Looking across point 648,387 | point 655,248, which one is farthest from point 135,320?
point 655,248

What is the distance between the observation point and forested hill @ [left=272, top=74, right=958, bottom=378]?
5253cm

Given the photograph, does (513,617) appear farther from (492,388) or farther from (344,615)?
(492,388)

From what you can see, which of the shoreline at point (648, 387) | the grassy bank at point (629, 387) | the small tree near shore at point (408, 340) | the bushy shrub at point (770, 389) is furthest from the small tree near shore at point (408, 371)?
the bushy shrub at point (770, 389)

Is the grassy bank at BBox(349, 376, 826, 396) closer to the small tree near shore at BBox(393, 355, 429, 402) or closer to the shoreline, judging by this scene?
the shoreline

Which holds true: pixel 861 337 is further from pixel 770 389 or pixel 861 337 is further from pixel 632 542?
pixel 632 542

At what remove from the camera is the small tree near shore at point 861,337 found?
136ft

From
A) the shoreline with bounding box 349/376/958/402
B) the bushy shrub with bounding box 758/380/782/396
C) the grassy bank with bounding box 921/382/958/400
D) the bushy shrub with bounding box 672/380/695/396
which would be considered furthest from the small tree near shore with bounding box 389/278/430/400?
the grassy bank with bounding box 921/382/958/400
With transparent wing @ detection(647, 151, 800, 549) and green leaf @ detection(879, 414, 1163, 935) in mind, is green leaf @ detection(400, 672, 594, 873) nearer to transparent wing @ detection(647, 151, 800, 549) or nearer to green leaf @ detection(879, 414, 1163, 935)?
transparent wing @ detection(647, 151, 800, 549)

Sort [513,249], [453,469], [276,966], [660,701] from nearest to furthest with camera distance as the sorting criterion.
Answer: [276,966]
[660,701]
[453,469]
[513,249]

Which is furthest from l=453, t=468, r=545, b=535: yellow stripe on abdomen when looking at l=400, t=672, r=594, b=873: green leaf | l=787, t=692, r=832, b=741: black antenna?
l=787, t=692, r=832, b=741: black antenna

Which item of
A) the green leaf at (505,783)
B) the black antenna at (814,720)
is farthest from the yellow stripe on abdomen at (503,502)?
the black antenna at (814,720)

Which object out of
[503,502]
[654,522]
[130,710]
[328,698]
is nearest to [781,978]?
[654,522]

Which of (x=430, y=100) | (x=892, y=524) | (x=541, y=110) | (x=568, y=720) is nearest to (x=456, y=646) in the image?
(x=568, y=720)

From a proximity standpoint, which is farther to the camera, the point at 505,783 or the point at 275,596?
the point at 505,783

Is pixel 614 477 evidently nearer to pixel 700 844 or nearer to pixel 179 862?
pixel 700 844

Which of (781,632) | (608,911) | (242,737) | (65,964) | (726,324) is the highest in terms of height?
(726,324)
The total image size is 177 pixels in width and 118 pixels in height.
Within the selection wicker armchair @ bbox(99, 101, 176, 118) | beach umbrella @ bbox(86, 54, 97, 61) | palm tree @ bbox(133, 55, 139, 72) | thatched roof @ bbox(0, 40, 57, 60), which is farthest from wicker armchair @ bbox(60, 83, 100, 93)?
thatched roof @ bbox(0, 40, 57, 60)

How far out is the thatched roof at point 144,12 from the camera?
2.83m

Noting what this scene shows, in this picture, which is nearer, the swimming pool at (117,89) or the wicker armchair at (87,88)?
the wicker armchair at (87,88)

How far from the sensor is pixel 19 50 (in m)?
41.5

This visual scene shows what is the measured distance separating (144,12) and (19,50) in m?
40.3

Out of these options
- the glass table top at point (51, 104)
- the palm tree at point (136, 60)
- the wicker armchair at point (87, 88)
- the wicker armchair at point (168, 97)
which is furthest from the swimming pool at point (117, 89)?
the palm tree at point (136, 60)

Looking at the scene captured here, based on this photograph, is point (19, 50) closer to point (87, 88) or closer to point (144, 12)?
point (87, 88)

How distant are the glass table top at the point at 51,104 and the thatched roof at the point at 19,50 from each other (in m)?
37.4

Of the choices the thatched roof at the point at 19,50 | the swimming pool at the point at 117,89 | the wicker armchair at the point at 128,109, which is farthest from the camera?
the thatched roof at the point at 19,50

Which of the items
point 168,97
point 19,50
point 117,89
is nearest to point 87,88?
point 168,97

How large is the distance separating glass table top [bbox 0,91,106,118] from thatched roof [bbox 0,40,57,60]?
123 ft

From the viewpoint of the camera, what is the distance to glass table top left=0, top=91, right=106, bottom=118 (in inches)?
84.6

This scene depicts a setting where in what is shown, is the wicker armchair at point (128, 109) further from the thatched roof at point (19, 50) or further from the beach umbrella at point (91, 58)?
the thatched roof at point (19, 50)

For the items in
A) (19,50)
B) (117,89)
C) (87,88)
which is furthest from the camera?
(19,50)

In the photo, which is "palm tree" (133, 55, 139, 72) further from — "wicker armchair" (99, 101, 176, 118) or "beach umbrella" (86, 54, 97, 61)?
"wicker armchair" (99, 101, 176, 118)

+++++

Output the entries exactly.

[Exercise result]:
Looking across point 648,387 | point 655,248, which one is farthest from point 135,320?
point 655,248

What is the distance between the observation point and forested hill @ [left=272, top=74, right=958, bottom=378]?
5253cm

Given the photograph, does (513,617) appear farther from (492,388) or farther from (344,615)?
(492,388)

From what you can see, which of the shoreline at point (648, 387) | the grassy bank at point (629, 387) | the small tree near shore at point (408, 340) | the bushy shrub at point (770, 389) is furthest from the small tree near shore at point (408, 371)?
the bushy shrub at point (770, 389)

Is the grassy bank at BBox(349, 376, 826, 396) closer to the small tree near shore at BBox(393, 355, 429, 402) or closer to the shoreline, judging by this scene?
the shoreline

Which holds true: pixel 861 337 is further from pixel 770 389 or pixel 861 337 is further from pixel 632 542?
pixel 632 542

At what remove from the camera is the small tree near shore at point 861,337 found?
136ft

From
A) the shoreline with bounding box 349/376/958/402
B) the bushy shrub with bounding box 758/380/782/396
C) the grassy bank with bounding box 921/382/958/400
D) the bushy shrub with bounding box 672/380/695/396
which would be considered furthest from the small tree near shore with bounding box 389/278/430/400?
the grassy bank with bounding box 921/382/958/400
With transparent wing @ detection(647, 151, 800, 549) and green leaf @ detection(879, 414, 1163, 935) in mind, is green leaf @ detection(400, 672, 594, 873) nearer to transparent wing @ detection(647, 151, 800, 549) or nearer to green leaf @ detection(879, 414, 1163, 935)?
transparent wing @ detection(647, 151, 800, 549)

Sort [513,249], [453,469], [276,966], [660,701] from nearest to furthest with camera distance as the sorting criterion.
Answer: [276,966]
[660,701]
[453,469]
[513,249]

Which is furthest from l=453, t=468, r=545, b=535: yellow stripe on abdomen when looking at l=400, t=672, r=594, b=873: green leaf | l=787, t=692, r=832, b=741: black antenna?
l=787, t=692, r=832, b=741: black antenna

Which item of
A) the green leaf at (505,783)
B) the black antenna at (814,720)
is farthest from the yellow stripe on abdomen at (503,502)?
the black antenna at (814,720)

Which object out of
[503,502]
[654,522]
[130,710]
[328,698]
is nearest to [781,978]?
[654,522]

Which of (x=430, y=100) | (x=892, y=524) | (x=541, y=110) | (x=568, y=720) is nearest to (x=456, y=646) in the image?
(x=568, y=720)

From a proximity standpoint, which is farther to the camera, the point at 505,783 or the point at 275,596?
the point at 505,783

Is pixel 614 477 evidently nearer to pixel 700 844 or nearer to pixel 179 862?
pixel 700 844

Which of (781,632) | (608,911) | (242,737) | (65,964) | (726,324) is the highest in terms of height?
(726,324)
The total image size is 177 pixels in width and 118 pixels in height.
Within the selection wicker armchair @ bbox(99, 101, 176, 118) | beach umbrella @ bbox(86, 54, 97, 61) | palm tree @ bbox(133, 55, 139, 72) | thatched roof @ bbox(0, 40, 57, 60), which is farthest from wicker armchair @ bbox(60, 83, 100, 93)?
thatched roof @ bbox(0, 40, 57, 60)

How far out is the thatched roof at point 144,12 from the camera?
2.83m

Noting what this scene shows, in this picture, which is nearer, the swimming pool at (117,89) or the wicker armchair at (87,88)?
the wicker armchair at (87,88)

How far from the sensor is pixel 19 50 (in m)?
41.5

This visual scene shows what is the measured distance separating (144,12) and (19,50) in m?
40.3

Out of these options
- the glass table top at point (51, 104)
- the palm tree at point (136, 60)
- the wicker armchair at point (87, 88)
- the wicker armchair at point (168, 97)
which is furthest from the swimming pool at point (117, 89)?
the palm tree at point (136, 60)

Looking at the scene captured here, based on this photograph, is point (19, 50) closer to point (87, 88) or closer to point (144, 12)?
point (87, 88)

How distant are the glass table top at the point at 51,104 and the thatched roof at the point at 19,50 from each other (in m)?
37.4

Of the choices the thatched roof at the point at 19,50 | the swimming pool at the point at 117,89 | the wicker armchair at the point at 128,109, which is farthest from the camera?
the thatched roof at the point at 19,50

Which of the items
point 168,97
point 19,50
point 117,89
is nearest to point 87,88?
point 168,97

How large is the distance separating glass table top [bbox 0,91,106,118] from thatched roof [bbox 0,40,57,60]?
123 ft

From the viewpoint of the camera, what is the distance to glass table top left=0, top=91, right=106, bottom=118 (in inches)?
84.6

This scene depicts a setting where in what is shown, is the wicker armchair at point (128, 109) further from the thatched roof at point (19, 50) or further from the beach umbrella at point (91, 58)?
the thatched roof at point (19, 50)

For the items in
A) (19,50)
B) (117,89)
C) (87,88)
which is furthest from the camera?
(19,50)

In the photo, which is "palm tree" (133, 55, 139, 72) further from — "wicker armchair" (99, 101, 176, 118) or "beach umbrella" (86, 54, 97, 61)?
"wicker armchair" (99, 101, 176, 118)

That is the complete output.